* Quoted text *
- Written by: Fasih Bari Khan
- Directed by: Mazhar Moin
- Starring: Arij Fatyma Adnan Siddiqui Rubina Ashraf
- Opening theme: "Kitna Satatay Ho"
- Country of origin: Pakistan
- Original language: Urdu
- No. of episodes: 25

Production
- Producer: Momina Duraid
- Running time: 30–45 minutes

Original release
- Network: Hum TV
- Release: 17 May – 22 November 2015

= Kitna Satatay Ho =

Television series

Kitna Satatay Ho is a 2015 Pakistani romantic drama serial. It first aired on 17 May 2015 Hum TV. The series was directed by Mazhar Moin, written by Fasih Bari Khan, and produced by Momina Duraid. The drama aired Sunday evenings. The show ended on 22 November 2015. The script by Fasih Bari Kahn was praised by Dawn's critics as one of the best from 2015, "for his complete and masterful understanding of the human condition and showing us a more gritty reality" The series stars Arij Fatyma in the lead role.

* Written problem 1 *
Which network aired the drama serial Kitna Satatay Ho?
* Written problem 2 *
Can you render the records from their first line through the line containing "[67, 132, 146, 210]", both included, as a Markdown table with columns n and Line, leaving out any blank lines?

* Supplied entries *
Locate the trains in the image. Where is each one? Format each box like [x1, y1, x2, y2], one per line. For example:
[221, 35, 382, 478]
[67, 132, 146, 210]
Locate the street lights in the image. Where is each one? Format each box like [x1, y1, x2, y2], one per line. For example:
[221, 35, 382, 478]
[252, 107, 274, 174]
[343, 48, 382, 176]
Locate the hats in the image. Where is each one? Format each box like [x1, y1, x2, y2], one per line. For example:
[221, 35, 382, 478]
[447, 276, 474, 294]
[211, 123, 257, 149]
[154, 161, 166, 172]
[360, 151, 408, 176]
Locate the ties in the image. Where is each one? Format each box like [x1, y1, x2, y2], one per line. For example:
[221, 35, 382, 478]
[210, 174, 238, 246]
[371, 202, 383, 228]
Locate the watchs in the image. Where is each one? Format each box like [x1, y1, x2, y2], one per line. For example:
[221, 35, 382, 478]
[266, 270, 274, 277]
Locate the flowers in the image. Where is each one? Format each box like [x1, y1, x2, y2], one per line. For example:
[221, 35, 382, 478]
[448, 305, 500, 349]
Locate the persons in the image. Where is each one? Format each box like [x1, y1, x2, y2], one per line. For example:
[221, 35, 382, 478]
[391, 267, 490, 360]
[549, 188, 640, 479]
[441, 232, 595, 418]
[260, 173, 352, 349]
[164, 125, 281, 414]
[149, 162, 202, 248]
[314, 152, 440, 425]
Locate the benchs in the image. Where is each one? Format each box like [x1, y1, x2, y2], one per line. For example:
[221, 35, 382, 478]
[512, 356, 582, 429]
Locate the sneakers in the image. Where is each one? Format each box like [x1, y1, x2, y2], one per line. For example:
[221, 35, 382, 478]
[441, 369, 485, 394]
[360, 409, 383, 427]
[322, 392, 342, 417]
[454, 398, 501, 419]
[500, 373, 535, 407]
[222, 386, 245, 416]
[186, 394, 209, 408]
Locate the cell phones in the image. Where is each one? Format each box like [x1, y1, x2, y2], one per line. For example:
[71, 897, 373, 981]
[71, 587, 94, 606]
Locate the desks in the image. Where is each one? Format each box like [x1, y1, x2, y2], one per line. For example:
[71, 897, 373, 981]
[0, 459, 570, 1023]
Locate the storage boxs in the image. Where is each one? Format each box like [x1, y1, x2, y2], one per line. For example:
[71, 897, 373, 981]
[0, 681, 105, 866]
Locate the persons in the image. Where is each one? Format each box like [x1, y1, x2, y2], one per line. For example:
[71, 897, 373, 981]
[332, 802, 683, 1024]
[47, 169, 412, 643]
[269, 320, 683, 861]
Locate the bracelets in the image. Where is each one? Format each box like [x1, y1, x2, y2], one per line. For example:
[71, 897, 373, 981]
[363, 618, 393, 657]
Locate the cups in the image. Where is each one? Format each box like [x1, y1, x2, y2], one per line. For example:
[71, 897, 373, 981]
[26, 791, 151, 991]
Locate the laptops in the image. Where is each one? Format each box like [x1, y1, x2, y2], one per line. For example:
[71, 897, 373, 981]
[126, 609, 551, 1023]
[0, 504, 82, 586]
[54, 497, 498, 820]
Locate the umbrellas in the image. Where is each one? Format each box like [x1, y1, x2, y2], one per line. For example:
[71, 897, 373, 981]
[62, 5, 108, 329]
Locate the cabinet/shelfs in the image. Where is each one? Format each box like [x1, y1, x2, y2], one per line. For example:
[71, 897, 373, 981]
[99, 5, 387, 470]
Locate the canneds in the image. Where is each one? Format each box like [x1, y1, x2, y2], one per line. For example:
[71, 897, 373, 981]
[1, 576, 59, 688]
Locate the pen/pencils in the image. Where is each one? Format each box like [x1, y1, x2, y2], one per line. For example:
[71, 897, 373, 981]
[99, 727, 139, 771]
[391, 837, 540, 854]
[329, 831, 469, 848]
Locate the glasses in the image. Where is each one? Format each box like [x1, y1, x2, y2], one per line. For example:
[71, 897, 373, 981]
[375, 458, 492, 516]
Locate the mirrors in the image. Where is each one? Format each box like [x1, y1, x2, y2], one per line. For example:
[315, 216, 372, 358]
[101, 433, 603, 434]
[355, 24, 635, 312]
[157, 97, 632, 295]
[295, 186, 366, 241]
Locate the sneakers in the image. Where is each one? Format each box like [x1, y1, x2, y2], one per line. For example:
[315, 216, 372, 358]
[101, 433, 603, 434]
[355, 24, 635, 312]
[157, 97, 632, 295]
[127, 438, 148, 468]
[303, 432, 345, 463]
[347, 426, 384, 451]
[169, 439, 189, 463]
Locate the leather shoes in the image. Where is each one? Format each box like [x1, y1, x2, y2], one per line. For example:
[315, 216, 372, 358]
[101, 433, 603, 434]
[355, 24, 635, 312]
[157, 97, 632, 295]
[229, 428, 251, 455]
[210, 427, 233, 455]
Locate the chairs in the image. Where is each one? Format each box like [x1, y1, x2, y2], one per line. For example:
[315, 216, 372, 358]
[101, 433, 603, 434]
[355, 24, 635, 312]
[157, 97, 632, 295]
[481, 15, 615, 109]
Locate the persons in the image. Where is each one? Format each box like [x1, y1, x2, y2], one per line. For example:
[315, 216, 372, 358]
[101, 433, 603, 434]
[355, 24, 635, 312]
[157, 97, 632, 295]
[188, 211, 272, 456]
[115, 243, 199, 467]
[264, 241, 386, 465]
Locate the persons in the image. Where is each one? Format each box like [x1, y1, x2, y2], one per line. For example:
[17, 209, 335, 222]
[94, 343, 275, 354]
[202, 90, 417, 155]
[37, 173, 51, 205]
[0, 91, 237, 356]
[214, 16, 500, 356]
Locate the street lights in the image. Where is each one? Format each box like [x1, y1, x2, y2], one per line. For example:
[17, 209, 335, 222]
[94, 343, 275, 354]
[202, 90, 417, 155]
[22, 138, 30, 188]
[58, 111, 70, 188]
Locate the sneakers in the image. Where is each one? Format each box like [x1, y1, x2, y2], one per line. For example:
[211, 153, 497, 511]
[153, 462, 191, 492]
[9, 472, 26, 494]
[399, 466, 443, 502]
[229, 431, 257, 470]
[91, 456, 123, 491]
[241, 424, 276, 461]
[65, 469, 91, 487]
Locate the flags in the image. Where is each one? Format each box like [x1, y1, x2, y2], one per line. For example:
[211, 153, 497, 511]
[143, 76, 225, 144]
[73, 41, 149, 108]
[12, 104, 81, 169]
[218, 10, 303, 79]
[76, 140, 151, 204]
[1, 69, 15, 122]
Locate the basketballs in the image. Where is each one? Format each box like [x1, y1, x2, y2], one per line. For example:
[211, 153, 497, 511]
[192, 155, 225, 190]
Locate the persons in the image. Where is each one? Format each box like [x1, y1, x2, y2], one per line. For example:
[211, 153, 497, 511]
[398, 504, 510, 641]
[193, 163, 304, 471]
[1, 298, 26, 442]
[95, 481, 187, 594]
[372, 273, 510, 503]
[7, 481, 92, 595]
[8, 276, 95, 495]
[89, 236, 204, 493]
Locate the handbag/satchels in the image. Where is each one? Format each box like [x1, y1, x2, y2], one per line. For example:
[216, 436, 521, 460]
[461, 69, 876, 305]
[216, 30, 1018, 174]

* Correct answer 1 *
Hum TV

* Correct answer 2 *
| n | Line |
|---|---|
| 1 | Locate the trains in the image. Where is each one? Format each box like [x1, y1, x2, y2], one per line. For example: |
| 2 | [221, 35, 382, 478] |
| 3 | [67, 132, 146, 210] |